### The task
Print out every entry, keeping each line identical to the original.

### Exercise input
####################

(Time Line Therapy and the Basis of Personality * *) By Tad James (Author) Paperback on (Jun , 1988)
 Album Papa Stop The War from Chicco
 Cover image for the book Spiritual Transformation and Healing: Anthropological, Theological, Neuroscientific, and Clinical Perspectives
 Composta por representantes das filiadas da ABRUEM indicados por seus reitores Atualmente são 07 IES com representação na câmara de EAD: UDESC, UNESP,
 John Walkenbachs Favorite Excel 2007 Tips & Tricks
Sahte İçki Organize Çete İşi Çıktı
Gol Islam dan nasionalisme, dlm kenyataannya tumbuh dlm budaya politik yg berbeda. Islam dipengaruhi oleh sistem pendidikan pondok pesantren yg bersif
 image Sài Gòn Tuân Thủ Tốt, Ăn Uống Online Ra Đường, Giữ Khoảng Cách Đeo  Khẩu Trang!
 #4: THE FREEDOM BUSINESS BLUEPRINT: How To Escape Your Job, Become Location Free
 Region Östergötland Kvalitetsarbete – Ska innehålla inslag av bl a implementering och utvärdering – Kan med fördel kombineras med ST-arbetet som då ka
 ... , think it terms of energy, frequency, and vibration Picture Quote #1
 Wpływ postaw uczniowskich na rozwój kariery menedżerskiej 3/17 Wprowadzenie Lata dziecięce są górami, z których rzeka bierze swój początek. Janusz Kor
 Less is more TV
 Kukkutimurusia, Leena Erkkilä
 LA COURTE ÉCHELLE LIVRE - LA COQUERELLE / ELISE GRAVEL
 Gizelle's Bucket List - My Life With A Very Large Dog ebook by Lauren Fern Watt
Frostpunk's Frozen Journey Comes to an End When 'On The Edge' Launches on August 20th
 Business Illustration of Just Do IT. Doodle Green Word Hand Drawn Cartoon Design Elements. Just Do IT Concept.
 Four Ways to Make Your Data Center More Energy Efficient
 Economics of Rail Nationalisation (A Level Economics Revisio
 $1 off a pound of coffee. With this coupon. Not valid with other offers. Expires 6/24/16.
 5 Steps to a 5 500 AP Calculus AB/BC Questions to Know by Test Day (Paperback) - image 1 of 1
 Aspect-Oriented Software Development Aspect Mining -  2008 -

####################

### Problem solution
(Time Line Therapy and the Basis of Personality * *) By Tad James (Author) Paperback on (Jun , 1988)
 Album Papa Stop The War from Chicco
 Cover image for the book Spiritual Transformation and Healing: Anthropological, Theological, Neuroscientific, and Clinical Perspectives
 Composta por representantes das filiadas da ABRUEM indicados por seus reitores Atualmente são 07 IES com representação na câmara de EAD: UDESC, UNESP,
 John Walkenbachs Favorite Excel 2007 Tips & Tricks
Sahte İçki Organize Çete İşi Çıktı
Gol Islam dan nasionalisme, dlm kenyataannya tumbuh dlm budaya politik yg berbeda. Islam dipengaruhi oleh sistem pendidikan pondok pesantren yg bersif
 image Sài Gòn Tuân Thủ Tốt, Ăn Uống Online Ra Đường, Giữ Khoảng Cách Đeo  Khẩu Trang!
 #4: THE FREEDOM BUSINESS BLUEPRINT: How To Escape Your Job, Become Location Free
 Region Östergötland Kvalitetsarbete – Ska innehålla inslag av bl a implementering och utvärdering – Kan med fördel kombineras med ST-arbetet som då ka
 ... , think it terms of energy, frequency, and vibration Picture Quote #1
 Wpływ postaw uczniowskich na rozwój kariery menedżerskiej 3/17 Wprowadzenie Lata dziecięce są górami, z których rzeka bierze swój początek. Janusz Kor
 Less is more TV
 Kukkutimurusia, Leena Erkkilä
 LA COURTE ÉCHELLE LIVRE - LA COQUERELLE / ELISE GRAVEL
 Gizelle's Bucket List - My Life With A Very Large Dog ebook by Lauren Fern Watt
Frostpunk's Frozen Journey Comes to an End When 'On The Edge' Launches on August 20th
 Business Illustration of Just Do IT. Doodle Green Word Hand Drawn Cartoon Design Elements. Just Do IT Concept.
 Four Ways to Make Your Data Center More Energy Efficient
 Economics of Rail Nationalisation (A Level Economics Revisio
 $1 off a pound of coffee. With this coupon. Not valid with other offers. Expires 6/24/16.
 5 Steps to a 5 500 AP Calculus AB/BC Questions to Know by Test Day (Paperback) - image 1 of 1
 Aspect-Oriented Software Development Aspect Mining -  2008 -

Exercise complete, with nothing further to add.